わくわくするような未知の知との出会い

心理学に興味のある人向け 子どもの心に寄り添う入門

2015-07-26 23:32:27 +0900 written by 石山 英美子

最近の子どもたちはなにかおかしい、あまりにも幼い、という報道を少なからず目にしたことはあるでしょう。果たして、その時子どもたちの心の中では何が起こっているのでしょうか。この本棚は、心理学に興味があり、児童臨床心理学の基礎としたい方、もしくは子どもの心の動きを知ることで援助に役立てたい方向けです。なるべく現場に近い5冊を集めましたが、前半の3冊は一般向け、後半は専門的な知識がある程度必要な2冊になっています。

1 フツーの子の思春期―心理療法の現場から

この本は、高校3年生の時に大学のオープンキャンパスでおすすめされて初めて読みました。実際に、子どもたちがどのような状態像を示しているのか把握するのにぴったりな1冊であり、5冊の中では最初に読むことをおすすめします。特に、1章はなぜ子どもたちが暴走してしまうのか、大人との関係性の視点から論じられており、この本棚のポイントでもあるので注目して呼読んでみてください。

2 日本の子どもの自尊感情はなぜ低いのか (光文社新書)

本のおすすめ度:4.2

児童分野に関わらず、どの世代においても注目されている「自尊感情」というキーワードが、1章を使って丁寧に説明されています。大学1年生の時に基礎ゼミの先生におすすめされて読みましたが、大学院生になった今でも重宝している1冊です。診察・学校現場での事例のみならず、筆者自身が行った大規模調査のデータも示されており、豊富なエビデンスに基づいた子どもたちの現状が記されています。

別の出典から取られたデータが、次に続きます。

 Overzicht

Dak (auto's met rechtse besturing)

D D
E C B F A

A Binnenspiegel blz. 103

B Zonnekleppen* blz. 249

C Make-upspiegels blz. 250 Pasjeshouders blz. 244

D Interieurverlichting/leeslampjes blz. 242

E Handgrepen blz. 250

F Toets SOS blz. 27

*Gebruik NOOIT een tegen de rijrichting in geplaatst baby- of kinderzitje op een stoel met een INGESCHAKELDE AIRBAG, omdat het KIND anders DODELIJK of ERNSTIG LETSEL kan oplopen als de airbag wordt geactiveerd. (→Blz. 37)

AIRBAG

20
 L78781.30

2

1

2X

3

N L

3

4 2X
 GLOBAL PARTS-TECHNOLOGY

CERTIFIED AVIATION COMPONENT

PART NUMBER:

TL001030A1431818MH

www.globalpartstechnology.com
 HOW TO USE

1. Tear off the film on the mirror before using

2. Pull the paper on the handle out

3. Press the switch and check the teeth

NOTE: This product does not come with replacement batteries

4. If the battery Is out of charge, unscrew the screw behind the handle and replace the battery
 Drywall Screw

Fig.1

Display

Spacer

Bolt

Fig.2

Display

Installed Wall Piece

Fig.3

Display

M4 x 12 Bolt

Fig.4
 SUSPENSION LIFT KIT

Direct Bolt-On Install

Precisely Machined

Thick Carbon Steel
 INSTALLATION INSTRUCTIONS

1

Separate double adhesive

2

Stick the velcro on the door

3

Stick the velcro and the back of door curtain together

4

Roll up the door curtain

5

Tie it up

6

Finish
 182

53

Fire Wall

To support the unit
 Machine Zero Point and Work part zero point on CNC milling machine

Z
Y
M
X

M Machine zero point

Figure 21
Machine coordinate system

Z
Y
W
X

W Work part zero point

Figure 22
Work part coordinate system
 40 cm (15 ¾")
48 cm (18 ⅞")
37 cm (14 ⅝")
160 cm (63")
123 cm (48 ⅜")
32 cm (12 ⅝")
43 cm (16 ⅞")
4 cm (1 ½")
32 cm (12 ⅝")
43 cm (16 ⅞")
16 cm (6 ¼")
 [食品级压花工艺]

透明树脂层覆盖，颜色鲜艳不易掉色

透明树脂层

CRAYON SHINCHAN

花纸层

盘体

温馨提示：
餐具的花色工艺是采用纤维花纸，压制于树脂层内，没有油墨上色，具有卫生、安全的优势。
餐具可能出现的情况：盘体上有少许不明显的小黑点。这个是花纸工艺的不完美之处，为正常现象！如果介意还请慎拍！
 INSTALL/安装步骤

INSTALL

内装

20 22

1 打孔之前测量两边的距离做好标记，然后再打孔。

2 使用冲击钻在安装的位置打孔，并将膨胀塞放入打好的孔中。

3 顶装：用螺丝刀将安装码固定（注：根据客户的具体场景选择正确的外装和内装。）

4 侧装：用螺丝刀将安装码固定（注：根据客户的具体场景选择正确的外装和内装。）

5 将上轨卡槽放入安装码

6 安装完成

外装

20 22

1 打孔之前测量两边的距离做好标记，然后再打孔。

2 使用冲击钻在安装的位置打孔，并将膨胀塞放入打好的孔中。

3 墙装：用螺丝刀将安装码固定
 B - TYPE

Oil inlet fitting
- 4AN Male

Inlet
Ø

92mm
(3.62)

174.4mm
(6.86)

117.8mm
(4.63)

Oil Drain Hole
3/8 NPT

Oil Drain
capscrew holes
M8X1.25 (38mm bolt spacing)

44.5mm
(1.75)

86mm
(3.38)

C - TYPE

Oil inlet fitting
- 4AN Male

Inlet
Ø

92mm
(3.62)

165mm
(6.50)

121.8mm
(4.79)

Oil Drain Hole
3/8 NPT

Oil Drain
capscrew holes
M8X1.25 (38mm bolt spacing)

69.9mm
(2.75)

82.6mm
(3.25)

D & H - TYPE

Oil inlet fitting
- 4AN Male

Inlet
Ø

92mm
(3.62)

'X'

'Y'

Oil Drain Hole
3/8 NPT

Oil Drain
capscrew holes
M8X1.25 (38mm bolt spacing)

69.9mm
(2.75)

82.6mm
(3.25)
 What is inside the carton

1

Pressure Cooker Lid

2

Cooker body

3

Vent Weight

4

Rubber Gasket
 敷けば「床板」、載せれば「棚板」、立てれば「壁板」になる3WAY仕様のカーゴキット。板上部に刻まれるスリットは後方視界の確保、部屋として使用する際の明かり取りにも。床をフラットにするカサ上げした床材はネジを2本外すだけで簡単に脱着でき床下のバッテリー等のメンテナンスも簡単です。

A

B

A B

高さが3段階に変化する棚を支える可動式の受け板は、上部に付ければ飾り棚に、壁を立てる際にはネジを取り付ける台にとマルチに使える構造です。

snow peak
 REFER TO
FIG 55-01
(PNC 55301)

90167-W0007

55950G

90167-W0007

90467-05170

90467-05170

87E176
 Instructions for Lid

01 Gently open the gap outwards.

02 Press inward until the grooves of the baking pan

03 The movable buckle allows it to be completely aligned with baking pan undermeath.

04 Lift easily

3 ちゃんと泣ける子に育てよう 親には子どもの感情を育てる義務がある

この本は、子育てをしている保護者向けの本ですが、子ども達の感情はどのように育つのかということが丁寧に記載されている本ですので、援助者になりたいと考えている方はもちろんのこと、親になりたいと願うすべての方におすすめの1冊です。少し専門的な用語も出てきますが、1~4章までは、創作の対話形式で書かれていますので、説明を聞いているような感覚で読み進めることができます。「ちゃんと泣ける子に育てる」ことがなぜ大切なのかということを、本書を通してぜひつかみとってほしいと思います。

4 傷つけ傷つく青少年の心―関係性の病理 発達臨床心理学的考察 (シリーズ荒れる青少年の心)

「シリーズ 荒れる青少年の心」の中の1冊です。10年前の現状をとらえた1冊ですので、若干古い概念なども含まれていますが、関係性の病理についてメカニズムから対応まで、わかりやすくまとまっています。事例やコラムを交え、具体的なテーマについて多く盛り込まれていますが、専門用語が含まれてくるのである程度勉強してから読むことをおすすめします。

5 子どもの感情コントロールと心理臨床

『ちゃんと泣ける子に育てよう』と同じ著者の1冊で、子どもたちの感情制御についてより専門的に解説されています。心の傷を脳機能の問題と関連づけて説明されている点が特徴的であり、子育てにおける問題や困難が整理されてクリアに見えてきます。また、エコシステミックに問題を見立てる枠組みというのが5章に出てきますが、実際に起こっているどんな問題にも応用可能で、すぐに役立つ方法論を学ぶことができます。